Proposition d’écriture :

Le personnage, figure double de l’écrivain et du lecteur, tient la place de l’observateur tapi dans l’intervalle du monde et de son interprétation. Écrire un court texte sur les rêveries d’un personnage qui s’inscrivent à la fois dans un paysage, un endroit précis et un moment particulier de la journée, mais aussi un souvenir qui remonte à la surface, le roman qu’il lit, le film qu’il regarde, à l’affût de tous les signes alentour. À force d’allusions et d’emboîtements, les récits se multiplient. Le ciel devient une page et la toile cirée un livre, où se déchiffrent par hasard les fragments d’une autobiographie. Classer ses images intérieures sans les reconnaître, de manière à en fournir une suite lisible. Se tenir sur le bord de la langue, tamiser longuement les pages lues, en recueillir la poussière invisible. Des histoires qu’on croit inventer, et qui ne sont peut-être qu’une mise en ordre de choses déjà là depuis bien longtemps.

Expérience de la campagne, Christine Montalbetti, P.O.L., 2005.

Présentation du texte :

Expérience de la campagne retrace les rêveries d’un homme assis à la terrasse d’une maison après que le dîner a eu lieu, dans l’espace entre dedans et dehors, entre nature et culture, à l’instant du passage entre le jour et la nuit, à l’affût de tous les signes alentour... Moment nocturne, où il pense aux quelques jours qu’il vient de vivre dans cette campagne où il est de passage. Isolé sur cette terrasse (les autres invités sont dans l’intérieur de la maison), éclairé par la lumière minimale de deux ampoules qui font paraître le paysage alentour vaste et sombre, tour à tour il se souvient d’un ami revu juste avant son départ pour cette campagne, des activités au jardin de ceux qui l’ont invité, d’un roman japonais qu’il est en train de lire, et d’un documentaire télévise sur les otaries.
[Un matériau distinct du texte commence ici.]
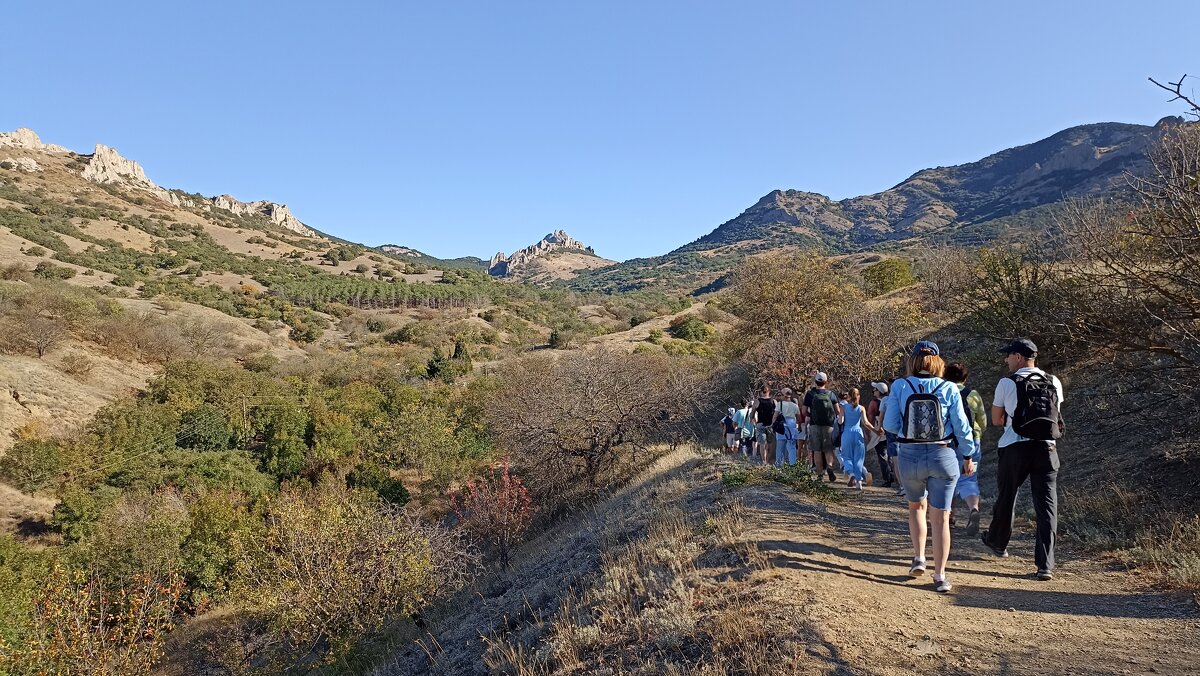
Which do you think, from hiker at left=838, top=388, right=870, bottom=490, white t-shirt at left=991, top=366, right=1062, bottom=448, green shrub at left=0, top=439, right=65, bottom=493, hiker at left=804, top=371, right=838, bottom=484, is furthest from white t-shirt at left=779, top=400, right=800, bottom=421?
green shrub at left=0, top=439, right=65, bottom=493

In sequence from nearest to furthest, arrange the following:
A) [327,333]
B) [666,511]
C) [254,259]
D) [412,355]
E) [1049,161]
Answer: [666,511] < [412,355] < [327,333] < [254,259] < [1049,161]

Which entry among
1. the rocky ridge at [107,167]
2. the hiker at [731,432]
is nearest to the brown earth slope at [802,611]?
the hiker at [731,432]

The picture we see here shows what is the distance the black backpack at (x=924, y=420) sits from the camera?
157 inches

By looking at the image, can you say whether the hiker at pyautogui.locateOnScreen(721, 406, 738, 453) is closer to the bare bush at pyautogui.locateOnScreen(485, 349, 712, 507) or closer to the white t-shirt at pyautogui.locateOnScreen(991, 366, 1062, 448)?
the bare bush at pyautogui.locateOnScreen(485, 349, 712, 507)

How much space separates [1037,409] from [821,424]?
4064 millimetres

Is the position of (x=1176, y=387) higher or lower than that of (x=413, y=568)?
higher

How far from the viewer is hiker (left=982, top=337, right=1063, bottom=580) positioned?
163 inches

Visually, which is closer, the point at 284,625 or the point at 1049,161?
the point at 284,625

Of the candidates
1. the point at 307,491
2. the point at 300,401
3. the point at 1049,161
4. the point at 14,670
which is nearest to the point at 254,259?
the point at 300,401

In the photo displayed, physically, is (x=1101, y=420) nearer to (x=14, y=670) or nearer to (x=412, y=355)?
(x=14, y=670)

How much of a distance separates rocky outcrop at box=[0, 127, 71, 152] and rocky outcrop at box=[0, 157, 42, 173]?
1694cm

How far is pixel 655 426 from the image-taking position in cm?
1530

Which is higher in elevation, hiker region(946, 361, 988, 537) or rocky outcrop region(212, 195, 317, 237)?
rocky outcrop region(212, 195, 317, 237)

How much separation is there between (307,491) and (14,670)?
12.2 metres
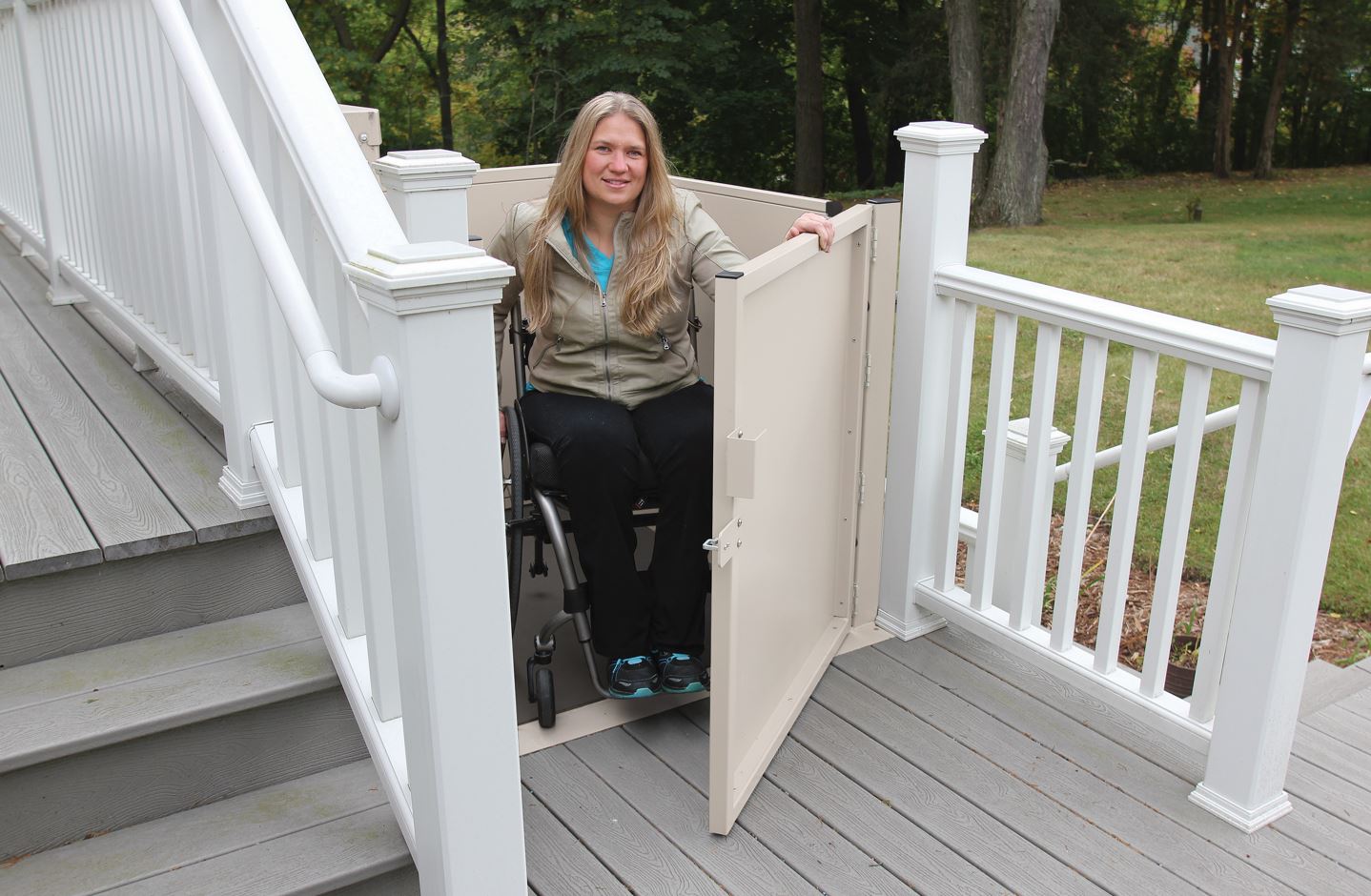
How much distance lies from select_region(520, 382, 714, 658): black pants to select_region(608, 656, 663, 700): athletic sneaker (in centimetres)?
2

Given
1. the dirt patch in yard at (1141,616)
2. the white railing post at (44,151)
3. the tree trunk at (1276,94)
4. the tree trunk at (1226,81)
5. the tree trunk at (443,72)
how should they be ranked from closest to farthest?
the white railing post at (44,151), the dirt patch in yard at (1141,616), the tree trunk at (443,72), the tree trunk at (1276,94), the tree trunk at (1226,81)

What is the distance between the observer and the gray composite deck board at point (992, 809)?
2.15 m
Le personnage, figure double de l’écrivain et du lecteur, tient la place de l’observateur tapi dans l’intervalle du monde et de son interprétation : le ciel devient une page et la toile cirée un livre, où se déchiffrent par hasard les fragments d’une autobiographie. L’écriture fonctionne donc par glissement ou analogie, et sa richesse est de permettre sans cesse le passage – donc le trouble – entre les différents niveaux qu’elle relie, à force de détours complexes et d’astuces diverses.

On peut alors se demander avec l’auteur « si, oui, dans une certaine mesure, écrire un roman, ce n’est pas justement cela, classer ses images intérieures sans les reconnaître, de manière à en fournir une suite lisible... » Voilà en tout cas une belle définition de la fiction.

Extrait :

« Ces heures nocturnes, marines et solitaires, accueillaient donc la présence impalpable de ces deux spectres, celui de l’ami récemment revu et celui du protagoniste du roman de Murakami, lesquels teintaient ces jours de leurs deux caractères. Ils entraient dans une alchimie complexe avec cette solitude des moments sur la terrasse, la compensaient, à leur manière, mais aussi la renforçaient, précisément parce que leur présence était seulement d’une nature fluidique, labile, volatile, et qu’elle faisait mieux apercevoir, à ce titre, les contours clairs et distincts de ce trentenaire isolé entre maison et nature.

Les spectres plus légers, plus anecdotiques, plus occasionnels, liés au lieu même et non pas importés, non pas emmenés avec soi mais surgis des situations vécues dans cette campagne, des deux visiteurs clignotaient aussi sur cette terrasse qu’ils avaient effectivement arpentée quelques heures plus tôt.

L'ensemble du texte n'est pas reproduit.